The Juicer Comes Full Circle

After years of stress I was vulnerable. Worrying about collective bargaining, and the fate of my workplace, and the problems of those I represented as the Union VP,  – well, it was hard work. I stopped exercising. I started eating, and I made wine (and drank it) like it was going out of style. I have never been good at dealing with conflict and it seems that for the past 2 or 3 years, that’s ALL I’ve been doing.

The nights that I came home from work I ate supper, put the barn animals to bed, and then crashed with a nice glass of wine in front of NetFlix. I was too friggin’ tired to do anything else. In the mix of brain dead comedies and British TV series, Troy and I also went through a spate of documentaries  – Food Inc., Farmageddon, Food Fight, to name a few. Then, because I was feeling “Fat, Sick, and Nearly Dead” , I decided we should give it a watch.

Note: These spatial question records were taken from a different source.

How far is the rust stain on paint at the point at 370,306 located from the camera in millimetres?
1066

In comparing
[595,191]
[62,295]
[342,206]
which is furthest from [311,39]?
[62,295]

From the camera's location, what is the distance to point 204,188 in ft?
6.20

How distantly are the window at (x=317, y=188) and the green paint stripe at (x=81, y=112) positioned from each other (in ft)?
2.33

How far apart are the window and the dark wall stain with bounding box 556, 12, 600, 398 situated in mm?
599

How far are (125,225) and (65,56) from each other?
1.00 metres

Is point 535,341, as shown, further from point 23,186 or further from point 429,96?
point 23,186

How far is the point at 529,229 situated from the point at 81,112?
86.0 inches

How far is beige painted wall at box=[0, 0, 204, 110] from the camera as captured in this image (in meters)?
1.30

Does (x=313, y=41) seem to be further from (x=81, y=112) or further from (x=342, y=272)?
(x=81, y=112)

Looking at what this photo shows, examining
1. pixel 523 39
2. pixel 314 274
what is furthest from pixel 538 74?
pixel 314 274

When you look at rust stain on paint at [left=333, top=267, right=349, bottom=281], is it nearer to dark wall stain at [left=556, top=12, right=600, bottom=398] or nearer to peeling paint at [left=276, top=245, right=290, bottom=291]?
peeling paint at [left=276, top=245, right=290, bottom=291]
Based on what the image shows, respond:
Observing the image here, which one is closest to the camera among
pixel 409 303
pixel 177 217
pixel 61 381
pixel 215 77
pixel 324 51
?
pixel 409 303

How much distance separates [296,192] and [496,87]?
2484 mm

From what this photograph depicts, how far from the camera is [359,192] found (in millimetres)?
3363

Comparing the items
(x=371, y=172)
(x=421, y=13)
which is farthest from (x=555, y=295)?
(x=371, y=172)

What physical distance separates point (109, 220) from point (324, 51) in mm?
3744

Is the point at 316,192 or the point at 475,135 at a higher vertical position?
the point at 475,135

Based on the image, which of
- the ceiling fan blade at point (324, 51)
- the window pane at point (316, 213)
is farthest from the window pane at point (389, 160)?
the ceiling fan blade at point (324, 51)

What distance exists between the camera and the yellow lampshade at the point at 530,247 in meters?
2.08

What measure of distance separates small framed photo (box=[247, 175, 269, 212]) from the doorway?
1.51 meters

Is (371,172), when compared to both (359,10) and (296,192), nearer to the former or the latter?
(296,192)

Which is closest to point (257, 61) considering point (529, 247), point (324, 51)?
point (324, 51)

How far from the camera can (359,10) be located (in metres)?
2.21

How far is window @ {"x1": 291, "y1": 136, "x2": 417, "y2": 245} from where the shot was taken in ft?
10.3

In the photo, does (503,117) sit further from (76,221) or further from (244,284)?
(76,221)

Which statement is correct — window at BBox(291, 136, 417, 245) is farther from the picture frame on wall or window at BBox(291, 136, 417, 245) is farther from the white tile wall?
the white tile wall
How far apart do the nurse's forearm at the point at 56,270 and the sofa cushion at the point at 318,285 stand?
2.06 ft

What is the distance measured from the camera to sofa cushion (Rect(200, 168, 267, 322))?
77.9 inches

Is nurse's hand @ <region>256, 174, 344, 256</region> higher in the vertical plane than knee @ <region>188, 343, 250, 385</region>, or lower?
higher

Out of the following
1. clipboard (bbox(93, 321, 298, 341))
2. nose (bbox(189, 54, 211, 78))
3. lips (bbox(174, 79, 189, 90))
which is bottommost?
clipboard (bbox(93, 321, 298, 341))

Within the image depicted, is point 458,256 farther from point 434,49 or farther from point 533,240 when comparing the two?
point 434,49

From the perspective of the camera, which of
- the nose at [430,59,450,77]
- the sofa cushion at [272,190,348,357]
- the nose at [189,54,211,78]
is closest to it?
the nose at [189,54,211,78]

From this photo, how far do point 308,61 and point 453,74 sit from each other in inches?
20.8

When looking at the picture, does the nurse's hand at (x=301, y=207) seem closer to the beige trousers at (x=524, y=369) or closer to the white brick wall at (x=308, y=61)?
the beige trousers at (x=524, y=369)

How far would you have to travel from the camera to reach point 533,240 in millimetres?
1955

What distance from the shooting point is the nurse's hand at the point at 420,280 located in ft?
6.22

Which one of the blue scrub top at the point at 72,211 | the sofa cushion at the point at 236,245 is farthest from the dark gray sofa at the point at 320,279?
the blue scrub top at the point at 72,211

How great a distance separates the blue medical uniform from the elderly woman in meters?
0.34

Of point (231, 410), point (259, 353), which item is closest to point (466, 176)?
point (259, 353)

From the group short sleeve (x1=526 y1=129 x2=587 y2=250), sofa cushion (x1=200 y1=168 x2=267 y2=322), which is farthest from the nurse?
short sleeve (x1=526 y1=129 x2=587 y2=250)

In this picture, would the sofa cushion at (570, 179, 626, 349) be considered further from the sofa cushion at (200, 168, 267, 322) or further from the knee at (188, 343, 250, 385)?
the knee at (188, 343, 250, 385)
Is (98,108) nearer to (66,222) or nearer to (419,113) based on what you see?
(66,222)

Now don’t get me wrong – I’m as skeptical as the next person when it comes to diet fads and trends, but Joe the Juicer is a convincing bastard, and he caught me at my worst. I was heavier than I’d been in 20+ years, I was exhausted, I was depressed, I was utterly out of shape, and I was looking for the quickest way back to where I used to be. I didn’t have 2 hours a day to spend in the gym anymore, and I was so slow and clumsy on my mountain bike I was embarrassed to ride it.  I needed to drop 20 pounds as a start, and Joe made juicing seem like the obvious answer. I put down my glass of rhubarb wine, picked up my laptop, and ordered a Breville Juicer from eBay. Just like that.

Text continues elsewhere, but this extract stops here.